それは、兄が妹に伝えたかった、最後の約束だった。
俺がその言葉を伝えると、リラの瞳から大粒の涙が零れ落ちた。それは悲しみの涙ではなく、長い間凍っていた何かが、ようやく溶け出したような、温かい涙だった。

その瞬間、俺は理解した。
記憶が誰のものであろうと、そこに込められた想いや愛情は、本物だ。たとえ俺自身が空白の存在だとしても、この温かい想いを、死んだ少年から彼の妹へと繋ぐことができた。それだけで、俺がここにいる意味があったのではないか。

過去がないのなら、これから作ればいい。俺自身の物語を。俺自身の記憶を。
俺はもう、他人の過去を羨む空っぽの器ではない。記憶の「語り部」として、想いを未来へ繋ぐという役割を見つけたのだ。

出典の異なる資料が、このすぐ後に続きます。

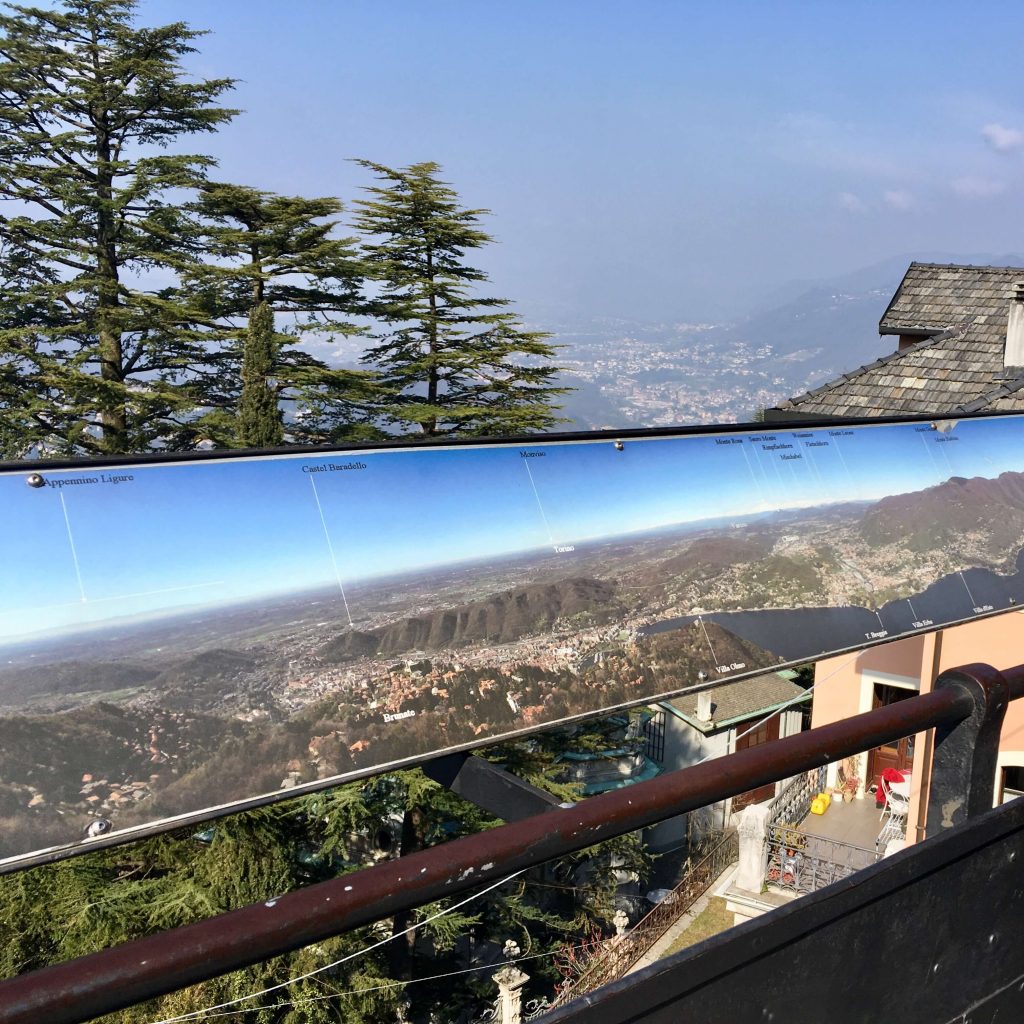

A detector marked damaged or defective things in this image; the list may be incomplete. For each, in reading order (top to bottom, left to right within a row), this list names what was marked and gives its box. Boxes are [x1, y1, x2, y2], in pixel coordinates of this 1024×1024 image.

rusty metal railing post [929, 663, 1007, 839]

数日後、俺は再びエマの病室を訪れた。眠る彼女の手を握り、俺は静かに語り始めた。
「エマさん。あなたの孫、リアムは、とても優しい子でした。彼は、妹のリラを心から愛していました。そして、ルナリアの花のように、いつでもそばにいると約束していました…」
俺は、リアムの記憶を、一つ一つ丁寧に紡いでいった。認知症のエマには、届いていないかもしれない。

だが、語り終えた時、彼女の口元に、本当に微かな、穏やかな笑みが浮かんだように見えた。

俺は彼女の手を握りしめた。空白だった俺の心に、確かな温かい光が灯るのを感じていた。窓の外には、無数の星々が輝く、果てしない宇宙が広がっている。この船がどこへ向かうのか、俺にはわからない。だが、俺はもう、自分の航路を見失うことはないだろう。

あなたの記憶を、俺が未来へ運んでいく。
心の中でそう誓い、俺は新しい一日へと、歩き始めた。